§ **EXCERPTED TEXT**
------------------------------

NLP Next Word Generator App

2026-06-20

Overview

This project builds a next-word prediction model using natural language processing techniques.

Goals:

Uses n-gram modeling (trigrams)
Predicts the next word based on previous two words
Built and deployed as a Shiny web application

Data & Model

The model is trained on three datasets (Blogs, News, and Twitter) and processed into trigrams. A sample of the data was used to improve performance and reduce computation time

Steps:

Convert text to lowercase
Remove punctuation
Tokenize into words
Build trigram frequency table

Example:

Input: “I love data”
Model learns: “I love → data”

Prediction Function + App

The prediction function: - Cleans input text (lowercase, remove punctuation) - Splits input into words - Uses pattern matching to find matching trigrams

matches <- trigram_df[grepl(paste0("^", last_two), trigram_df$text), ]
predicted <- most_freq_word(matches)

Returns the most frequent next word

The Shiny app allows users to:

Enter a phrase
Click “Predict”
View the next word instantly

App Features & Conclusion

The application includes:

Simple and clean user interface
Real-time prediction
Input validation (requires at least two words)
Fast response using precomputed n-grams

Key achievements:

Built a functional NLP prediction model
Demonstrated how n-grams predict language patterns
Delivered an interactive web application

------------------------------

§ **DESCRIPTION OF THE TASK**
What four steps does the next-word generator write-up list under "Steps:" for preparing the data?

§ **INFORMATION PROVIDED**
------------------------------

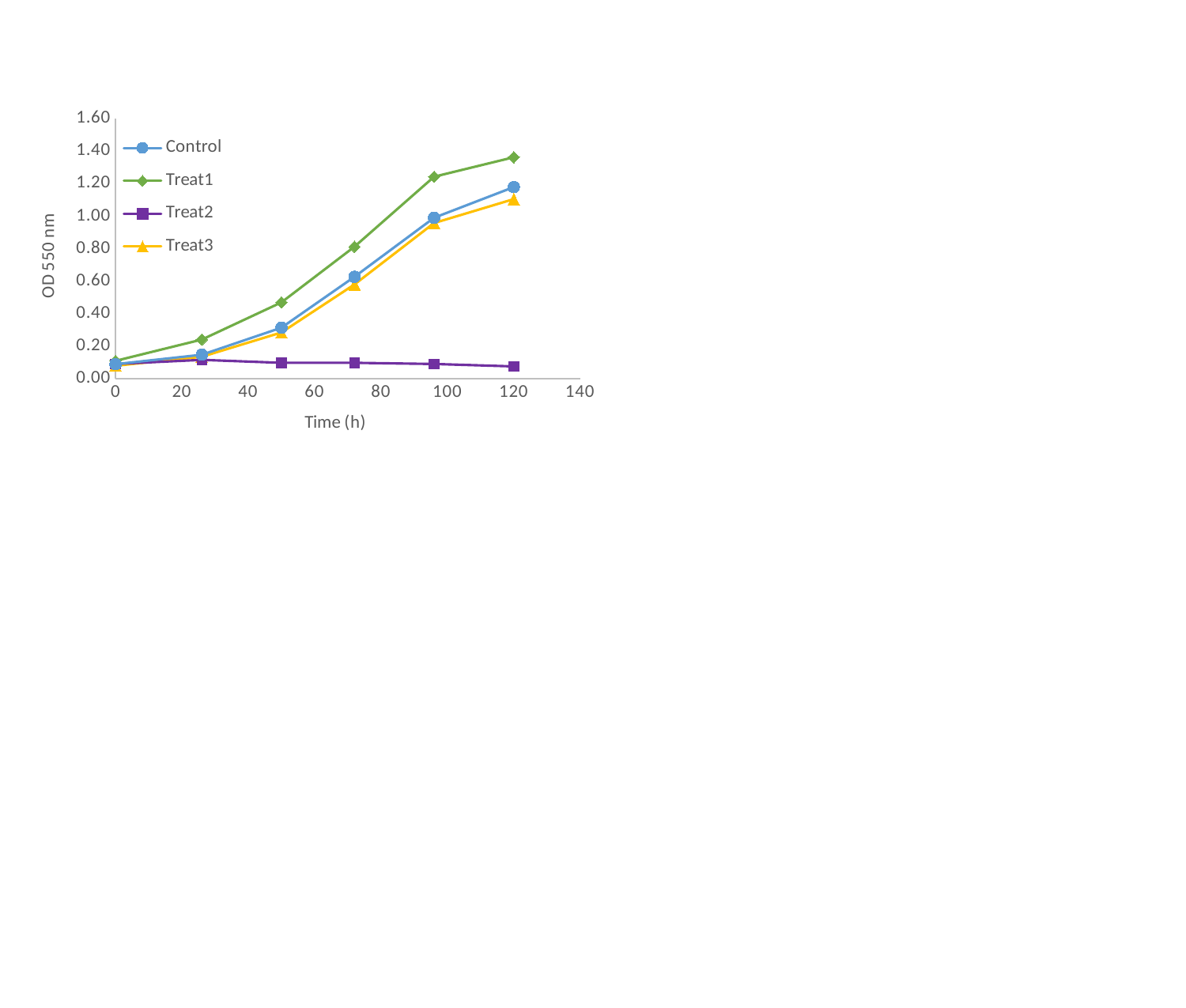
Is the value for Treat2 at 120 h greater or less than 0.20? less How many series does the legend list? 4 What kind of chart is shown on the slide? Line chart Is the value for Control at about 50 h greater or less than 0.40? less Which series has the highest OD 550 nm value at 120 h? Treat1 Which series has the lowest OD 550 nm value at 120 h? Treat2 How many data points are plotted for the Control series? 6 Does the Treat1 series rise or fall as time increases along the x axis? Rises Is the value for Control at 120 h greater or less than 1.00? greater At 120 h, which is larger: the Control value or the Treat3 value? Control What is the title of the y axis? OD 550 nm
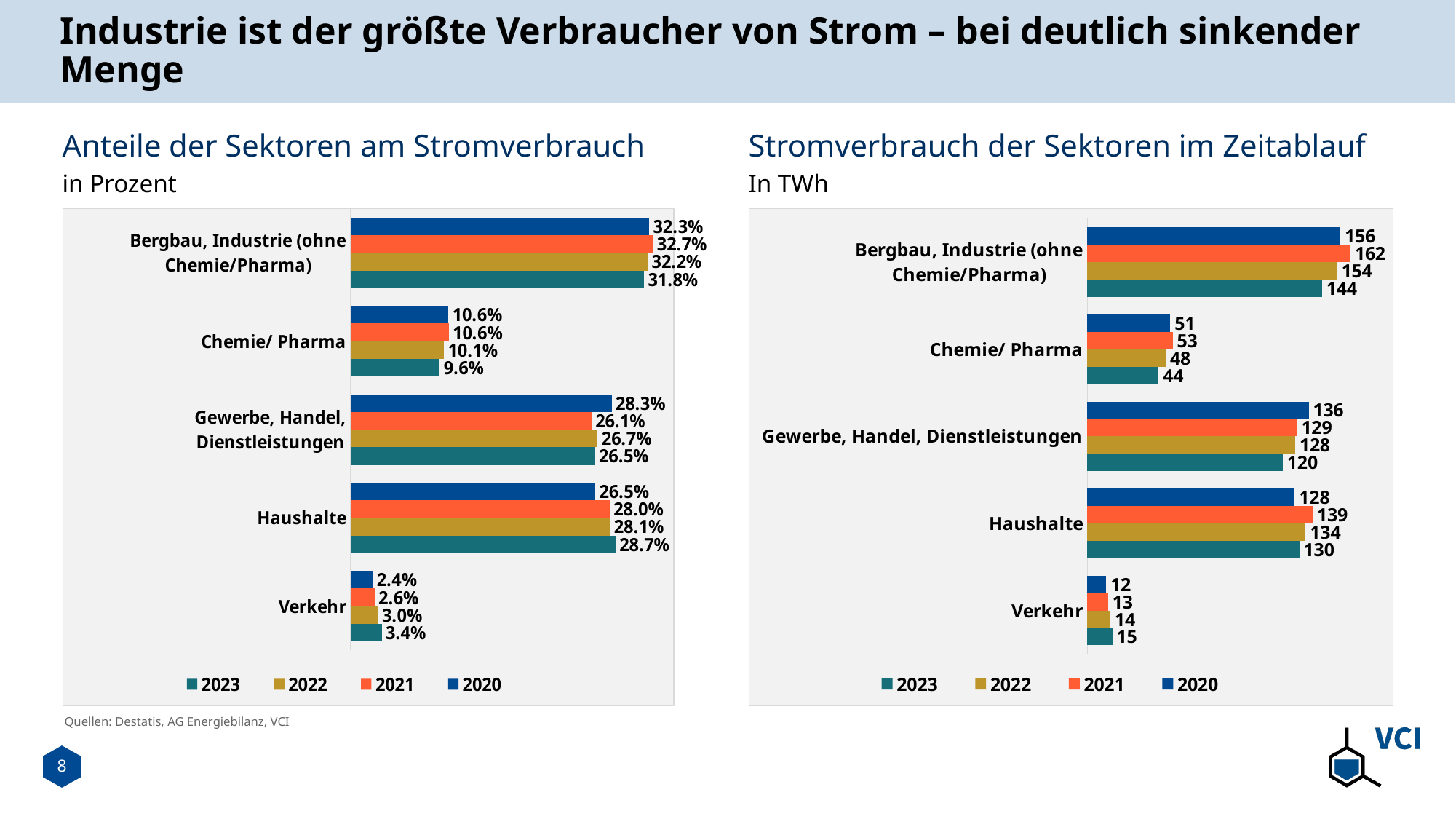
In the chart 'Anteile der Sektoren am Stromverbrauch', which sector has the lowest share in 2023? Verkehr In the chart 'Stromverbrauch der Sektoren im Zeitablauf', what is the value for Chemie/ Pharma in 2023? 44 In the chart 'Anteile der Sektoren am Stromverbrauch', what is the difference between the 2023 and 2020 shares for Verkehr? 1.0% In the chart 'Stromverbrauch der Sektoren im Zeitablauf', which is larger for Haushalte: the 2020 value or the 2023 value? 2023 In the chart 'Stromverbrauch der Sektoren im Zeitablauf', what is the difference between the 2021 and 2023 values for Bergbau, Industrie (ohne Chemie/Pharma)? 18 How many sectors are shown in the chart 'Anteile der Sektoren am Stromverbrauch'? 5 In the chart 'Anteile der Sektoren am Stromverbrauch', what is the share for Haushalte in 2021? 28.0% What kind of chart is 'Stromverbrauch der Sektoren im Zeitablauf'? Bar chart How many series does the legend of the chart 'Stromverbrauch der Sektoren im Zeitablauf' list? 4 In the chart 'Stromverbrauch der Sektoren im Zeitablauf', do the values for Verkehr rise or fall from 2020 to 2023? Rise In the chart 'Stromverbrauch der Sektoren im Zeitablauf', which sector has the highest value in 2021? Bergbau, Industrie (ohne Chemie/Pharma) In the chart 'Stromverbrauch der Sektoren im Zeitablauf', what is the value for Gewerbe, Handel, Dienstleistungen in 2020? 136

------------------------------

§ **REPLY**
1. Convert text to lowercase
2. Remove punctuation
3. Tokenize into words
4. Build trigram frequency table